--- Ausgangstext ---
Aktuell kommt ein FÖS-Gutachten*, unter Missachtung verschiedener Strommarktfakten, zu dem falschen Schluss, das Preisniveau des Industriestromes in Deutschland könnte die Wettbewerbssituation deutscher Unternehmen stärken. Ein für die weitere Umsetzung der Energiewende schädliches Ergebnis, so der VIK, die Interessenvertretung der industriellen und gewerblichen Energiekunden, denn die Wettbewerbsfähigkeit der Industrie – unserer Stütze von Wohlstand und Arbeitsplätzen –ist elementare Voraussetzung für das Gelingen des Megaprojektes Energiewende.
Das aktuelle Gutachten vom Forum Ökologisch-Soziale Marktwirtschaft (FÖS) im Auftrag der Grünen-Bundestagsfraktion vermittelt den Eindruck aktuell in Deutschland gesunkener Industriestrompreise. Als Grundlage für diese Einschätzung zieht das FÖS allerdings die Entwicklung der Spotmarktpreise an der Strombörse heran. Dabei sollte jedem sachkundigen Marktbeobachter klar sein: die Terminmarktpreise und nicht die kurzfristigen Spotmarktpreise sind für die Unternehmen relevant. Vergleiche dieser Märkte unterstreichen die jeweils sehr unterschiedliche Strompreisentwicklung. Zudem machen sie die geringe Bedeutung des Spotmarktes im Stromeinkauf anhand der Handelsmengen deutlich. Am Terminmarkt wird eine etwa 14-mal größere Menge gehandelt als am Spotmarkt. Die beiden Märkte reagieren zudem sehr unterschiedlich auf die Einflüsse der Erneuerbaren: die am Spotmarkt tatsächlich auftretenden kurzfristigen Preissenkungen, begründet durch ein partielles Überangebot an Strom aus erneuerbaren Energien (bei viel Sonne und Wind), führen am Terminmarkt – dem Markt, der die Zukunftserwartungen widerspiegelt – eher zu Preissteigerungserwartungen, da die finanziellen Spielräume für zusätzlich nötige Kraftwerke so immer enger werden und mit einer Knappheit an Erzeugungskapazität oder Zusatzkosten für gegensteuernde Kapazitätsmechanismen gerechnet werden muss.

--- Arbeitsaufträge ---
A. Schreiben Sie den Abschnitt des Ausgangstextes, der mit den Worten „Aktuell kommt ein“ beginnt und mit „des Megaprojektes Energiewende.“ endet, neu und setzen Sie dabei „Lobbyorganisation“ anstelle von „Interessenvertretung“ ein.
B. Fassen Sie den Absatz des Ausgangstextes, der mit „Das aktuelle Gutachten vom Forum“ beginnt, als knappe Stichpunktliste zusammen, ohne seine wesentlichen Fakten auszulassen.

--- Vorliegende Auflistung ---
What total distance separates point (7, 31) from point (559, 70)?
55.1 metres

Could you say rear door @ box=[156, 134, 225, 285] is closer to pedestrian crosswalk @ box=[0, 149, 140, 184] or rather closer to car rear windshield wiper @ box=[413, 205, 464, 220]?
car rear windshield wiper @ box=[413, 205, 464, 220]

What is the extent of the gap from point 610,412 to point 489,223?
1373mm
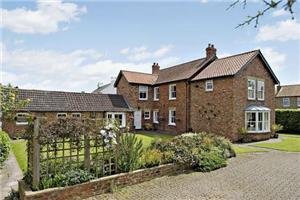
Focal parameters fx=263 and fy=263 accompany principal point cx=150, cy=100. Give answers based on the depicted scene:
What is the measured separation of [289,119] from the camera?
29.8 meters

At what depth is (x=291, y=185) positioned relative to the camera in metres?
9.12

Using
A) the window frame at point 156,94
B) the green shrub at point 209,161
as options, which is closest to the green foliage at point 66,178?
the green shrub at point 209,161

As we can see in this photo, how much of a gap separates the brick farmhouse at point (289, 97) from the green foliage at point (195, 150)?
39.6m

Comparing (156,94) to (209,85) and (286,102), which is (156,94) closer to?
(209,85)

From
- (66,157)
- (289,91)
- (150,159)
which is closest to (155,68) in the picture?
(150,159)

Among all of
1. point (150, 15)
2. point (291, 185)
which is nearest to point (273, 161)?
point (291, 185)

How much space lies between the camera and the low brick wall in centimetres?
710

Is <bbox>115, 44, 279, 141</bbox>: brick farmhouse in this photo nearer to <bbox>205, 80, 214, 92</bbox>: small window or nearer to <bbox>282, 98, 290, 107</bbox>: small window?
<bbox>205, 80, 214, 92</bbox>: small window

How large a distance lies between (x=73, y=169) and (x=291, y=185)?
24.3ft

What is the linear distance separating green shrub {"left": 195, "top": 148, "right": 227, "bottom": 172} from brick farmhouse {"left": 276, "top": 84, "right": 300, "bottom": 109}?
40963 mm

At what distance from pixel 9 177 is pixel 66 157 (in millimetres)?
3360

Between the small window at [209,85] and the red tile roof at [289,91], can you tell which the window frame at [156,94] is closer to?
the small window at [209,85]

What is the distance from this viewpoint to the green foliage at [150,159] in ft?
32.8

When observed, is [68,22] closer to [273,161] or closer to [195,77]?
[273,161]
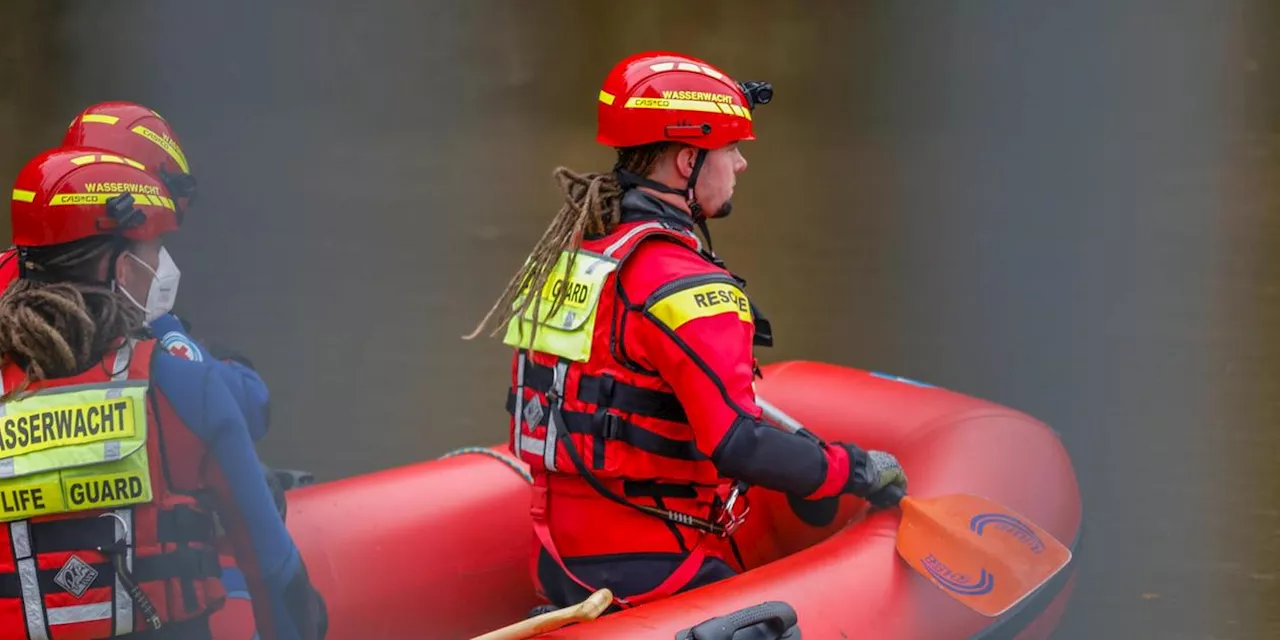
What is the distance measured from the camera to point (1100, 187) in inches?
190

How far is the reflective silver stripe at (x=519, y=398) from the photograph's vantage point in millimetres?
2482

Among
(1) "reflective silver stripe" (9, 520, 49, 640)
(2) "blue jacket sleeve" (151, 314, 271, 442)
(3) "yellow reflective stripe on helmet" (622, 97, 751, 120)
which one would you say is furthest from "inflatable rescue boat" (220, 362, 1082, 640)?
(3) "yellow reflective stripe on helmet" (622, 97, 751, 120)

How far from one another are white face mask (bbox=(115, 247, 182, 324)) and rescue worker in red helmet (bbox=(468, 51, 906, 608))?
0.57m

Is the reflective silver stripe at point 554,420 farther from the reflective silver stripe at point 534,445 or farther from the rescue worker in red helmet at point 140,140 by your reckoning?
the rescue worker in red helmet at point 140,140

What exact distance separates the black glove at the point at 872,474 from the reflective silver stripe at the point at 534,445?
50 centimetres

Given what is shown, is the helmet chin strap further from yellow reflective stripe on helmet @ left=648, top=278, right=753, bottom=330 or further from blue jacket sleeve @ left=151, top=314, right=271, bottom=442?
blue jacket sleeve @ left=151, top=314, right=271, bottom=442

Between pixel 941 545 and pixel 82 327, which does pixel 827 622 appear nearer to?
pixel 941 545

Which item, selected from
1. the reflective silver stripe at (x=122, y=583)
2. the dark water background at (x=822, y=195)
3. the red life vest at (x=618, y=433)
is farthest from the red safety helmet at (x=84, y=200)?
the dark water background at (x=822, y=195)

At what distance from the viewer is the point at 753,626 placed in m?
2.26

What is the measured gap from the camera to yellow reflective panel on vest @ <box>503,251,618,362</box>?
2359mm

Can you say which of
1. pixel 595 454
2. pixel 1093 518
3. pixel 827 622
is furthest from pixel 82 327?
pixel 1093 518

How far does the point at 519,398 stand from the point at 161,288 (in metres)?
0.62

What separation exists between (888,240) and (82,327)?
12.2ft

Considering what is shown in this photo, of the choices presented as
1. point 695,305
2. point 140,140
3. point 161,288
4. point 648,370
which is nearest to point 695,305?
point 695,305
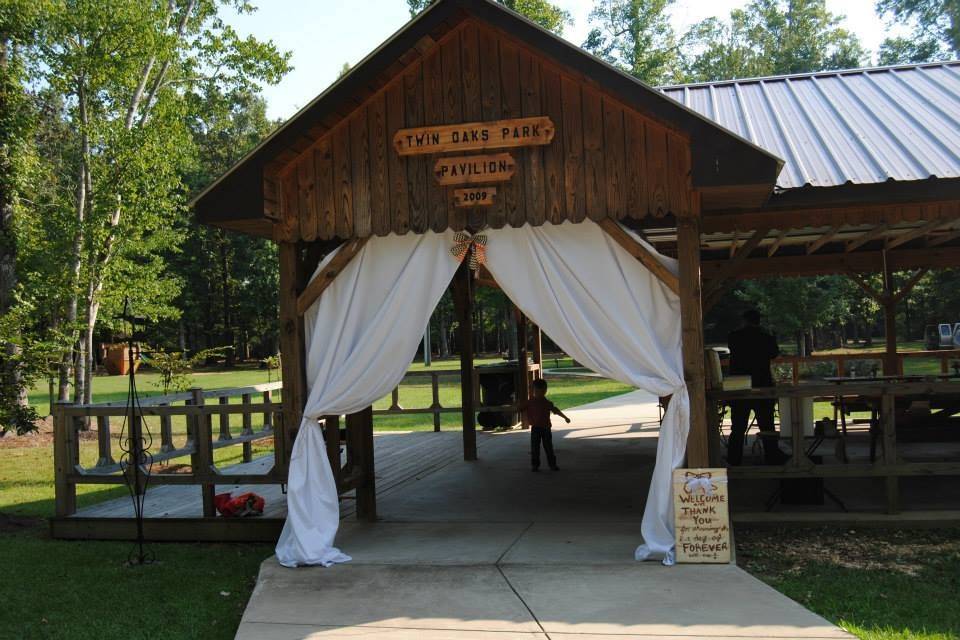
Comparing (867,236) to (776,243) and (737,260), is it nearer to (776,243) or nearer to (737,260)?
(776,243)

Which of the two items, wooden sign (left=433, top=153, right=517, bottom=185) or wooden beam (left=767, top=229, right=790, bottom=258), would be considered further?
wooden beam (left=767, top=229, right=790, bottom=258)

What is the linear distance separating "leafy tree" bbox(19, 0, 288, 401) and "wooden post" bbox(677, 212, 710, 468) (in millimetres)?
11516

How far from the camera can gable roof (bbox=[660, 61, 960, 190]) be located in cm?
674

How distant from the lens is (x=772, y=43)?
129ft

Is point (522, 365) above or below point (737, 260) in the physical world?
below

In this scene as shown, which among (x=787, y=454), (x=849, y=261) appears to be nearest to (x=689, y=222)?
(x=787, y=454)

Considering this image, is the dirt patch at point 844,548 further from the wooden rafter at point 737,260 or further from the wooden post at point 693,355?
the wooden rafter at point 737,260

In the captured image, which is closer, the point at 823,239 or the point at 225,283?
the point at 823,239

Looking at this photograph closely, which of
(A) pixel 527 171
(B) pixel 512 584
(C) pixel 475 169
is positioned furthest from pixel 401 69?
(B) pixel 512 584

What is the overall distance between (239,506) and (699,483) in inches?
162

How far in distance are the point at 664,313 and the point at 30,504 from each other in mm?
7623

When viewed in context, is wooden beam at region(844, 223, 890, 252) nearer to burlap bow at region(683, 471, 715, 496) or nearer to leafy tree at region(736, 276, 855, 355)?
burlap bow at region(683, 471, 715, 496)

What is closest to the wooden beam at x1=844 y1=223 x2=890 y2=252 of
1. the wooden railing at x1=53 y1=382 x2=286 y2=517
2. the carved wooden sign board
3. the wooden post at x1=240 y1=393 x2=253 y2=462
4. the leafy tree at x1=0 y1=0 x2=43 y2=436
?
the carved wooden sign board

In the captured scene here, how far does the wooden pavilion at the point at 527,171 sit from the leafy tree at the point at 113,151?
8.88 metres
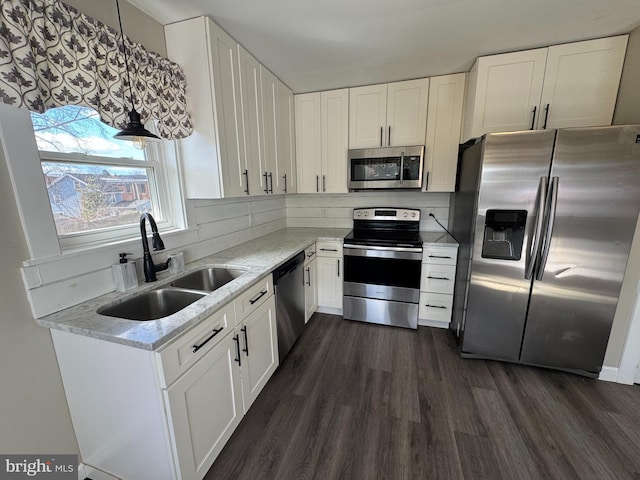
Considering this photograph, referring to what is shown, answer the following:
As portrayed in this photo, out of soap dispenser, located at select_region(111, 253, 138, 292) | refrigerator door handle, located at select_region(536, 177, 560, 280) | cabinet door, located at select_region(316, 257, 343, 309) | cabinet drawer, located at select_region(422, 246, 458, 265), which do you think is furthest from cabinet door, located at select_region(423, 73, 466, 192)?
soap dispenser, located at select_region(111, 253, 138, 292)

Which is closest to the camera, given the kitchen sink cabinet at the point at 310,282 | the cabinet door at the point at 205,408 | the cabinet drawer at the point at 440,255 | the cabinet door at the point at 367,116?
the cabinet door at the point at 205,408

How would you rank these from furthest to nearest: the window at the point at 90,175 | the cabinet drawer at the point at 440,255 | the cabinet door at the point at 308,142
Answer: the cabinet door at the point at 308,142 < the cabinet drawer at the point at 440,255 < the window at the point at 90,175

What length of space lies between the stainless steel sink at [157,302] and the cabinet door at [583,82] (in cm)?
284

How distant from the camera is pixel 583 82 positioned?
6.27ft

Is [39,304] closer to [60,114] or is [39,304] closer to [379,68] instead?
[60,114]

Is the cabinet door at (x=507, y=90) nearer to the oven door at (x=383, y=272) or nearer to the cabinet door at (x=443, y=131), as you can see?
the cabinet door at (x=443, y=131)

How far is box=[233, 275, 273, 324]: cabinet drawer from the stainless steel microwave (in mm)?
1536

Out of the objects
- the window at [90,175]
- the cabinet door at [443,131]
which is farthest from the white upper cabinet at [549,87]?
the window at [90,175]

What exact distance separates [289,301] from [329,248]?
80 centimetres

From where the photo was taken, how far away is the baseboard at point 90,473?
126 cm

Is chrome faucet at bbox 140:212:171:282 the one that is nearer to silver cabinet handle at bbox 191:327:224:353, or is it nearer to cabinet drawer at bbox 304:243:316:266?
silver cabinet handle at bbox 191:327:224:353

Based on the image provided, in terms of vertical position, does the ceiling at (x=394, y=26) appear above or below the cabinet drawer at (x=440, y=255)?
above

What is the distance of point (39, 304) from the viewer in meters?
1.11

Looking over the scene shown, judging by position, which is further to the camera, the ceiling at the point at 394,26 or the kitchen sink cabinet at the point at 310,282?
the kitchen sink cabinet at the point at 310,282
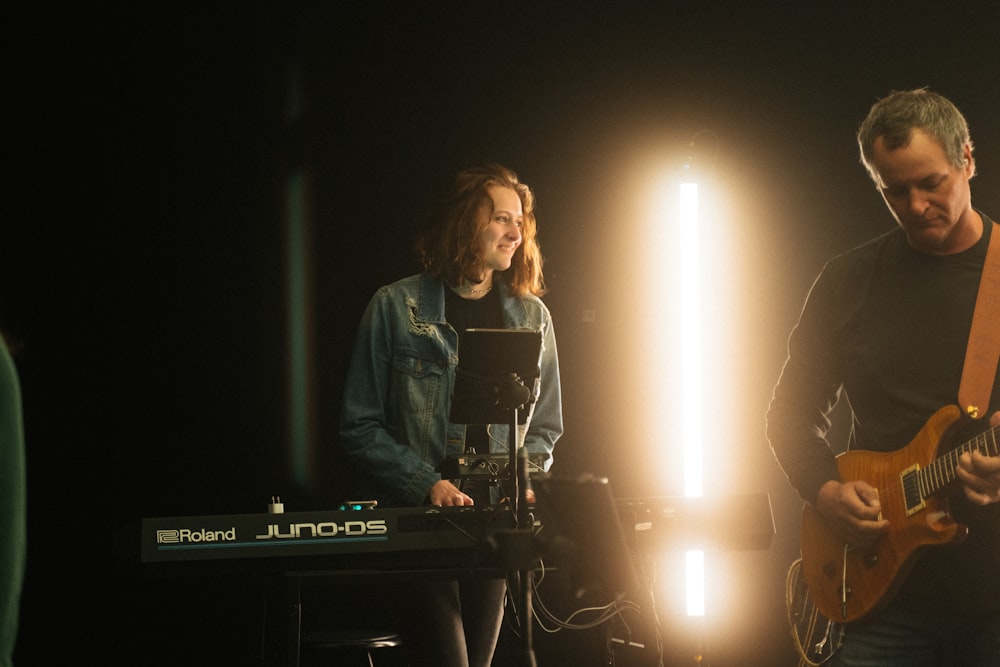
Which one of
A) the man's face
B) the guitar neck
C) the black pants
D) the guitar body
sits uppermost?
the man's face

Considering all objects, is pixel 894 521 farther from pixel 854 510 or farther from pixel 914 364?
pixel 914 364

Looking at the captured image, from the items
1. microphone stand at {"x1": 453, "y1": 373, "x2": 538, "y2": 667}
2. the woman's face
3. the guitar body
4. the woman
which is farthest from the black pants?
the woman's face

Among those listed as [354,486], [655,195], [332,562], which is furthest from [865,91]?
[332,562]

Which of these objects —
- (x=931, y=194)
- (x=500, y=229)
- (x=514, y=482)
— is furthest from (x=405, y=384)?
(x=931, y=194)

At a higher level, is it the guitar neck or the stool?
the guitar neck

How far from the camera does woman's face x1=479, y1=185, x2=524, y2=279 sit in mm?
3145

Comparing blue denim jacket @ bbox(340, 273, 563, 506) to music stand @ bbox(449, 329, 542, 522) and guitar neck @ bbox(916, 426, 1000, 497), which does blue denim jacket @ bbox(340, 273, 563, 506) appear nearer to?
music stand @ bbox(449, 329, 542, 522)

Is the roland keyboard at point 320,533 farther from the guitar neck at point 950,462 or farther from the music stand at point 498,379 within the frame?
the guitar neck at point 950,462

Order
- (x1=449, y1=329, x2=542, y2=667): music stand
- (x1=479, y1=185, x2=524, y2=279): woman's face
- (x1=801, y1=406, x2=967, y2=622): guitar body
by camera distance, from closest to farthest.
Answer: (x1=801, y1=406, x2=967, y2=622): guitar body → (x1=449, y1=329, x2=542, y2=667): music stand → (x1=479, y1=185, x2=524, y2=279): woman's face

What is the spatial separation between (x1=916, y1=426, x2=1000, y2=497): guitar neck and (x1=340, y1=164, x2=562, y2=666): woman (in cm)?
109

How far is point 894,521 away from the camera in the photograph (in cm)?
223

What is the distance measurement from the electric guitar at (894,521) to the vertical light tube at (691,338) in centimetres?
138

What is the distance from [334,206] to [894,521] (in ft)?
7.32

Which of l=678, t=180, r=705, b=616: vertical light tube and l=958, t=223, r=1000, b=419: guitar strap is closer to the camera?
l=958, t=223, r=1000, b=419: guitar strap
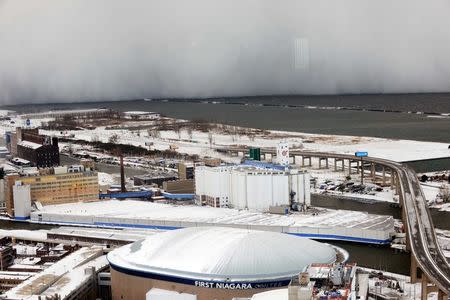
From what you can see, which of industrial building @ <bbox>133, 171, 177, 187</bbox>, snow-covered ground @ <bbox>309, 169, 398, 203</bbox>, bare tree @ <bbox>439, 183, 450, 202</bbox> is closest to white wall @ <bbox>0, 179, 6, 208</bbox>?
industrial building @ <bbox>133, 171, 177, 187</bbox>

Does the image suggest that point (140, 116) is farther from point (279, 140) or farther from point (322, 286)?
point (322, 286)

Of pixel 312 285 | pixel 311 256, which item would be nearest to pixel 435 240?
pixel 311 256

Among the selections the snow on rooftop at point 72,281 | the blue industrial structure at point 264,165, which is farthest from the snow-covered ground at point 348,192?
the snow on rooftop at point 72,281

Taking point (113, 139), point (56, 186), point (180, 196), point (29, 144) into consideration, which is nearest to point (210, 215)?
point (180, 196)

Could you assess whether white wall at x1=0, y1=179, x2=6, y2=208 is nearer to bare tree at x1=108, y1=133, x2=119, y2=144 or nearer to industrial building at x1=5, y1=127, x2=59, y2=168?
industrial building at x1=5, y1=127, x2=59, y2=168

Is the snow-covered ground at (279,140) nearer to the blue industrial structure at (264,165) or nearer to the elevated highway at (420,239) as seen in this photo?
the elevated highway at (420,239)

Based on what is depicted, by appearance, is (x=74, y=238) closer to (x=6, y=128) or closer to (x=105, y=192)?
(x=105, y=192)
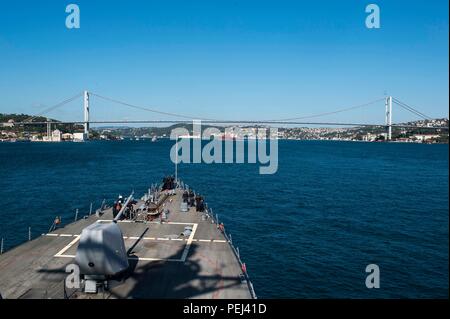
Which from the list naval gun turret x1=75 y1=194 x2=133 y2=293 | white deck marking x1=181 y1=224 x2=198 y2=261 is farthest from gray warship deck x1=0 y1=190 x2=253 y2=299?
naval gun turret x1=75 y1=194 x2=133 y2=293

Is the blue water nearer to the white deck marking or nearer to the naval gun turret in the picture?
the white deck marking

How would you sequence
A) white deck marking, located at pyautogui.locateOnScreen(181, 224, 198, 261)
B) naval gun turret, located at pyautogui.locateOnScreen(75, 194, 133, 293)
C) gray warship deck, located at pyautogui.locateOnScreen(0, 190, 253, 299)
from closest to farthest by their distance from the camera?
naval gun turret, located at pyautogui.locateOnScreen(75, 194, 133, 293) → gray warship deck, located at pyautogui.locateOnScreen(0, 190, 253, 299) → white deck marking, located at pyautogui.locateOnScreen(181, 224, 198, 261)

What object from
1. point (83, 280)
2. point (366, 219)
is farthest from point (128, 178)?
point (83, 280)

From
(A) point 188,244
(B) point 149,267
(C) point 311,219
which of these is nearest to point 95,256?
(B) point 149,267

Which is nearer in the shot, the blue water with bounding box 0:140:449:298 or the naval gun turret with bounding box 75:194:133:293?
the naval gun turret with bounding box 75:194:133:293

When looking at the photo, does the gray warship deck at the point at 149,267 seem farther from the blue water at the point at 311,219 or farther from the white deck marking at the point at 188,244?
the blue water at the point at 311,219
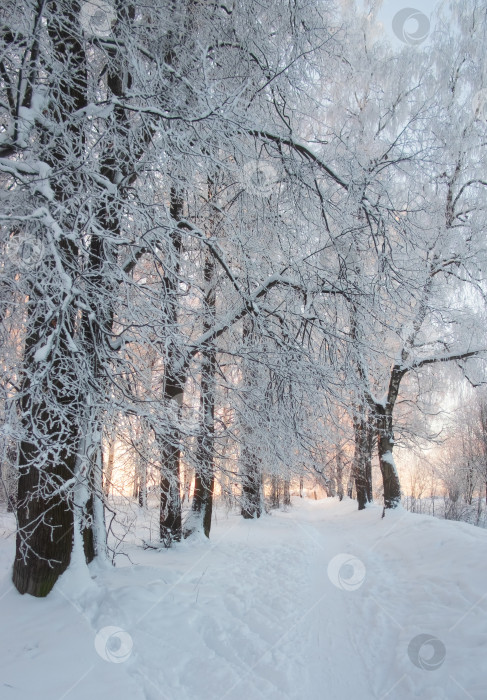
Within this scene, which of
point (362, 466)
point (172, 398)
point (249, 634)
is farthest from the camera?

--- Lösungen ---
A.
Aktuell kommt ein FÖS-Gutachten*, unter Missachtung verschiedener Strommarktfakten, zu dem falschen Schluss, das Preisniveau des Industriestromes in Deutschland könnte die Wettbewerbssituation deutscher Unternehmen stärken. Ein für die weitere Umsetzung der Energiewende schädliches Ergebnis, so der VIK, die Lobbyorganisation der industriellen und gewerblichen Energiekunden, denn die Wettbewerbsfähigkeit der Industrie – unserer Stütze von Wohlstand und Arbeitsplätzen –ist elementare Voraussetzung für das Gelingen des Megaprojektes Energiewende.

B.
- Das FÖS-Gutachten im Auftrag der Grünen-Bundestagsfraktion erweckt den Eindruck, die Industriestrompreise in Deutschland seien gesunken.
- Es stützt sich dabei auf die Spotmarktpreise an der Strombörse.
- Für die Unternehmen sind jedoch die Terminmarktpreise maßgeblich, nicht die kurzfristigen Spotmarktpreise.
- Beide Märkte zeigen eine sehr unterschiedliche Preisentwicklung.
- Am Terminmarkt wird etwa 14-mal mehr Strom gehandelt als am Spotmarkt.
- Überangebote an erneuerbarem Strom bei viel Sonne und Wind senken kurzfristig die Spotmarktpreise.
- Am Terminmarkt führen sie dagegen eher zur Erwartung steigender Preise.
- Grund dafür sind die schrumpfenden finanziellen Spielräume für zusätzlich nötige Kraftwerke.
- Daher ist mit knapper Erzeugungskapazität oder mit Zusatzkosten für Kapazitätsmechanismen zu rechnen.